→ **Task**: The records below are to be repeated in full, exactly as they are.

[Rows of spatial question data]
====================

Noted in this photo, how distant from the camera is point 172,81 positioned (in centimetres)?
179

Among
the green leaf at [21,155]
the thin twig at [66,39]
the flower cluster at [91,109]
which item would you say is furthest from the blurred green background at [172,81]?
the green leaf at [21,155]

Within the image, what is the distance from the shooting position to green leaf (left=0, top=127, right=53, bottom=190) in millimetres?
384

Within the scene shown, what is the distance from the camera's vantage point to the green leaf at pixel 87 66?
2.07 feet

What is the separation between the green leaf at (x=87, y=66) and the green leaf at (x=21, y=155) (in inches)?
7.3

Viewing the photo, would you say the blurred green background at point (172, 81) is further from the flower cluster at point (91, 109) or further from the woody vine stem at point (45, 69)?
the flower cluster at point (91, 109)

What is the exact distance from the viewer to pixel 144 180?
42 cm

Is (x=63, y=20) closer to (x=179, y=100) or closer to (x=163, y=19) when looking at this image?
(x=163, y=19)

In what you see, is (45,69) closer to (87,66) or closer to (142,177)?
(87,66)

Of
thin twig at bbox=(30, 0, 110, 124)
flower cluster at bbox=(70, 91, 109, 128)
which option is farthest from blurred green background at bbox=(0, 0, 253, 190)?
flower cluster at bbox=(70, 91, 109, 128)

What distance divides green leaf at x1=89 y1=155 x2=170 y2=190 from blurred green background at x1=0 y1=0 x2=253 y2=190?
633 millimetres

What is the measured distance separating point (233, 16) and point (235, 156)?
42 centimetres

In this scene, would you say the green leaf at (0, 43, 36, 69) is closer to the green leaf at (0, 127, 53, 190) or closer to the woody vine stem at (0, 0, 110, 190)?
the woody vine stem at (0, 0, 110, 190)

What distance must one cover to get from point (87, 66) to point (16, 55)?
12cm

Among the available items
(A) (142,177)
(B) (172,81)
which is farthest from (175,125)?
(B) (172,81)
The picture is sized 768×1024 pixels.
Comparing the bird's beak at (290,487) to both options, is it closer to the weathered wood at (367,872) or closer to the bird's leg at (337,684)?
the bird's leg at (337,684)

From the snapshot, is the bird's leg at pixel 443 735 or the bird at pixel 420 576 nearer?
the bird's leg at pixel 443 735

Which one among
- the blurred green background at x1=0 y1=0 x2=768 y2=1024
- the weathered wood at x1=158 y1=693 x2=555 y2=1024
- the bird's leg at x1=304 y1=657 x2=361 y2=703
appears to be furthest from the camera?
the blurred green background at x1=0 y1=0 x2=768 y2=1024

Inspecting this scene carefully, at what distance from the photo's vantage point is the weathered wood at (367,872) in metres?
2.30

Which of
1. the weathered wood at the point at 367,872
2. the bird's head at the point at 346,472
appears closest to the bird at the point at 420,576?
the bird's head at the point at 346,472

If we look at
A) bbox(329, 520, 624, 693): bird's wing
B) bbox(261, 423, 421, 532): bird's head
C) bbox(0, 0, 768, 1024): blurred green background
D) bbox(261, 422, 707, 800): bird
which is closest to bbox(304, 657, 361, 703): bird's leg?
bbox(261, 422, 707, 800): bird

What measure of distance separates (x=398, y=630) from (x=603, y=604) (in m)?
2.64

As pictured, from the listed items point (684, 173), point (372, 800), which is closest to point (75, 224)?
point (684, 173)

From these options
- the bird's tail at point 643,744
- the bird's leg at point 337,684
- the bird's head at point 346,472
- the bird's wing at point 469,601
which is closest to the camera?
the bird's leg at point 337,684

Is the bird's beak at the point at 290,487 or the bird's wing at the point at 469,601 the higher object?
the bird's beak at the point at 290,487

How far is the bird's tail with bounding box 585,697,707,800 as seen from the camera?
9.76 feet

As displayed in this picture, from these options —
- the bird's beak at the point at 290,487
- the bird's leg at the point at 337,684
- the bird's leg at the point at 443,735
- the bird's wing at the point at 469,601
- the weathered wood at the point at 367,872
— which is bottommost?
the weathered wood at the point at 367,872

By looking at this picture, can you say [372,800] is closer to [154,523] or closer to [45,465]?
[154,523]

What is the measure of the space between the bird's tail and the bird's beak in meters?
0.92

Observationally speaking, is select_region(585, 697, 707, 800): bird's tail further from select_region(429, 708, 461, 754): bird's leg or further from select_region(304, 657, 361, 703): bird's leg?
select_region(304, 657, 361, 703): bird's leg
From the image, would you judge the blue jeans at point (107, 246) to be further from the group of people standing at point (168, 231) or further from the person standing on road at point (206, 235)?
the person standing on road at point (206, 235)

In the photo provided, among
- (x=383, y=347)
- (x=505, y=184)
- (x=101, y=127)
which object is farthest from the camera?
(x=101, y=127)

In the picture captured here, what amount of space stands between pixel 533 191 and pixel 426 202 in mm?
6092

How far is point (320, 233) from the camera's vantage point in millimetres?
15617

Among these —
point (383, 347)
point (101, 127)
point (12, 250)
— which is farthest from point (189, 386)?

====================

→ **The result**:
Noted in this photo, how distant from the camera is point 172,81 positioned (in centimetres)?
179

Among
the green leaf at [21,155]
the thin twig at [66,39]
the flower cluster at [91,109]
which item would you say is furthest from the blurred green background at [172,81]?
the green leaf at [21,155]

Within the image, what is the distance from the shooting position to green leaf (left=0, top=127, right=53, bottom=190) in millimetres?
384

Within the scene shown, what is the distance from the camera's vantage point to the green leaf at pixel 87 66?
2.07 feet

What is the separation between the green leaf at (x=87, y=66) and the green leaf at (x=21, y=155) (in inches)?
7.3

Viewing the photo, would you say the blurred green background at point (172, 81) is further from the flower cluster at point (91, 109) or further from the woody vine stem at point (45, 69)?
the flower cluster at point (91, 109)

What is the exact distance from the viewer to pixel 144 180?
42 cm

Is (x=63, y=20) closer to (x=179, y=100) or closer to (x=163, y=19) when looking at this image?
(x=163, y=19)

In what you see, is (45,69) closer to (87,66) or closer to (142,177)?
(87,66)

Of
thin twig at bbox=(30, 0, 110, 124)
flower cluster at bbox=(70, 91, 109, 128)
which option is farthest from blurred green background at bbox=(0, 0, 253, 190)?
flower cluster at bbox=(70, 91, 109, 128)

What distance divides green leaf at x1=89 y1=155 x2=170 y2=190 from blurred green background at x1=0 y1=0 x2=253 y2=190?
633 millimetres

What is the measured distance separating point (233, 16) and point (235, 156)?
42 centimetres

In this scene, would you say the green leaf at (0, 43, 36, 69) is closer to the green leaf at (0, 127, 53, 190) or closer to the woody vine stem at (0, 0, 110, 190)?
the woody vine stem at (0, 0, 110, 190)

What distance must one cover to get from point (87, 66) to point (16, 55)?
12cm

Among the available items
(A) (142,177)
(B) (172,81)
which is farthest from (175,125)?
(B) (172,81)
The picture is sized 768×1024 pixels.
Comparing the bird's beak at (290,487) to both options, is it closer to the weathered wood at (367,872) or closer to the bird's leg at (337,684)?
the bird's leg at (337,684)

From the snapshot, is the bird's leg at pixel 443 735 or the bird at pixel 420 576 nearer?
the bird's leg at pixel 443 735

Which one among
- the blurred green background at x1=0 y1=0 x2=768 y2=1024
- the weathered wood at x1=158 y1=693 x2=555 y2=1024
- the bird's leg at x1=304 y1=657 x2=361 y2=703
appears to be furthest from the camera?
the blurred green background at x1=0 y1=0 x2=768 y2=1024

Inspecting this scene carefully, at what distance from the photo's vantage point is the weathered wood at (367,872) in metres?
2.30

Which of
1. the weathered wood at the point at 367,872
2. the bird's head at the point at 346,472
appears closest to the bird at the point at 420,576?
the bird's head at the point at 346,472

If we look at
A) bbox(329, 520, 624, 693): bird's wing
B) bbox(261, 423, 421, 532): bird's head
C) bbox(0, 0, 768, 1024): blurred green background
D) bbox(261, 422, 707, 800): bird
which is closest to bbox(304, 657, 361, 703): bird's leg?
bbox(261, 422, 707, 800): bird

What measure of distance separates (x=398, y=630) from (x=603, y=604) (in m)?
2.64

As pictured, from the listed items point (684, 173), point (372, 800), which is closest to point (75, 224)?
point (684, 173)

From these options
- the bird's tail at point 643,744
- the bird's leg at point 337,684
- the bird's head at point 346,472
- the bird's wing at point 469,601
which is closest to the camera?
the bird's leg at point 337,684

Is the bird's beak at the point at 290,487 or the bird's wing at the point at 469,601 the higher object?
the bird's beak at the point at 290,487

How far is the bird's tail with bounding box 585,697,707,800 as seen from the camera?
9.76 feet

As displayed in this picture, from these options —
- the bird's beak at the point at 290,487
- the bird's leg at the point at 337,684
- the bird's leg at the point at 443,735
- the bird's wing at the point at 469,601
- the weathered wood at the point at 367,872
— which is bottommost?
the weathered wood at the point at 367,872

By looking at this picture, can you say [372,800] is closer to [154,523] or closer to [45,465]?
[154,523]

What is the measure of the space between the bird's tail and the bird's beak in meters?
0.92

Observationally speaking, is select_region(585, 697, 707, 800): bird's tail further from select_region(429, 708, 461, 754): bird's leg or further from select_region(304, 657, 361, 703): bird's leg?
select_region(304, 657, 361, 703): bird's leg
From the image, would you judge the blue jeans at point (107, 246) to be further from the group of people standing at point (168, 231) or further from the person standing on road at point (206, 235)?
the person standing on road at point (206, 235)

In the photo provided, among
- (x=383, y=347)
- (x=505, y=184)
- (x=101, y=127)
which object is farthest from the camera?
(x=101, y=127)

In the picture captured here, what amount of space stands between pixel 533 191 and pixel 426 202 in mm?
6092

How far is point (320, 233) from the camera's vantage point in millimetres?
15617

Among these —
point (383, 347)
point (101, 127)
point (12, 250)
— which is farthest from point (189, 386)?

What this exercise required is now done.